Video game publishers have always looked to established genres as fertile territory for adaptations. Games like The Goonies II and Teenage Mutant Ninja Turtles come to mind. Yet, for all their successful adaptations, neither Nintendo, nor it’s stable of official licensees, ever tackled the Modernists – there’s no Ernest Hemingway’s Wild Gunmen of the Spanish Civil War or Virginia Wolf: Dragonslayer. In fact, with a few notable exceptions, the industry has shied away from books, in general. That literary near-exclusivity is precisely what makes Doki Doki Toshokan such a brilliant quantum of culture. The Great Gatsby as a video game succeeds because it’s simultaneously a parody of attempts by Nintendo to articulate fully matured source material using only a limited technological vernacular and because it excites the promise of that technology’s ability to manifest our awakening desire to inhabit those fictional narratives. Who doesn’t want to attend one of Gatsby’s lavish parties, or gaze in awe at Daisy’s monied beauty? More so than literature, perhaps, games provide an easy escape from real life. And we want desperately to escape. Games are proving it every day. Role-playing games like Final Fantasy and Prince of Persia are best sellers as much for their stunning graphics as for the all-consuming fictional worlds they conjure then invite us to enter.

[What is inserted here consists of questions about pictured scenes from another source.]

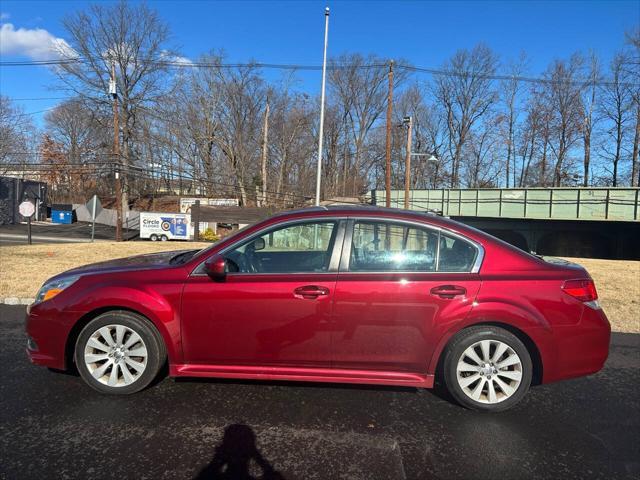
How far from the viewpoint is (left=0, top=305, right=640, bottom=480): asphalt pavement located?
2.54 metres

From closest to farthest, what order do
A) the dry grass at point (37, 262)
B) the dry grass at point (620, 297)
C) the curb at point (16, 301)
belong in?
the dry grass at point (620, 297) → the curb at point (16, 301) → the dry grass at point (37, 262)

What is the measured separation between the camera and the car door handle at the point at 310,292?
128 inches

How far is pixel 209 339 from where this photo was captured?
3318mm

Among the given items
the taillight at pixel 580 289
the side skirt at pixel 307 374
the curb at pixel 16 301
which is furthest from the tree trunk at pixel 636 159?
the curb at pixel 16 301

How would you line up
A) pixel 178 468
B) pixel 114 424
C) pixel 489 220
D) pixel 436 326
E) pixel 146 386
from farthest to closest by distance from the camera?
pixel 489 220 < pixel 146 386 < pixel 436 326 < pixel 114 424 < pixel 178 468

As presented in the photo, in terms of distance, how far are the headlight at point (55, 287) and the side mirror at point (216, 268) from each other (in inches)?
48.9

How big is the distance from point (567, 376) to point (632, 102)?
176 ft

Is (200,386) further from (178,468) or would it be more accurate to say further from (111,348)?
(178,468)

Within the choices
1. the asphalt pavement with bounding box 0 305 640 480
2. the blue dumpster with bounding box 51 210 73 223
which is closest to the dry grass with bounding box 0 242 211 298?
the asphalt pavement with bounding box 0 305 640 480

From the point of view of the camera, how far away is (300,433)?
9.65ft

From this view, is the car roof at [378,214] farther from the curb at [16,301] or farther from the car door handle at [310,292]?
the curb at [16,301]

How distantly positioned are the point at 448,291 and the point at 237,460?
1.97 m

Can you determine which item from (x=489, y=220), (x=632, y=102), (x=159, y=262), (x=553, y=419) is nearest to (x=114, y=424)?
(x=159, y=262)

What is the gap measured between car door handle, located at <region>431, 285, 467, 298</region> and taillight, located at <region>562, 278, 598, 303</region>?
2.83ft
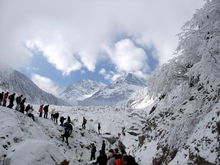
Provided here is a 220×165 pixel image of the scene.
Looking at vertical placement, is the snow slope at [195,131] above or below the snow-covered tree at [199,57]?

“Think of all the time we now spend on the Internet,” my friend said, “either on our phones or whatever. That’s time we used to spend playing games.” (And, before that, no doubt, reading books.)
It’s a valid point, and I wonder how much of our nostalgia for game systems like the NES is specific to our generation, those of us who knew a world before the Internet, and saw computers as a distraction, a game. Our digital technology is no longer largely a play space. It’s become a partner in our adult lives, something sophisticated enough to support high literature and high art, something that can beat us at chess and that understands the idiosyncrasy of Jeopardy! clues. When we maneuver an 8-bit Nick Carraway around rudimentary scenes inspired by Fitzgerald’s paean to Jazz age opulence, we’re doing more than fending off nefarious waiters and obnoxious flappers with a boomeranging bowler hat, we’re actually fooling around with a childhood friend who taught us about hand-eye coordination before leaving us behind to become a successful surgeon or a concert pianist. You’ll always love the guy, but you’ll also always harbor a measure of envy that keeps you from ever letting him forget about the time he peed his pants in front of the whole school. It was the one time you were unquestionably better than him.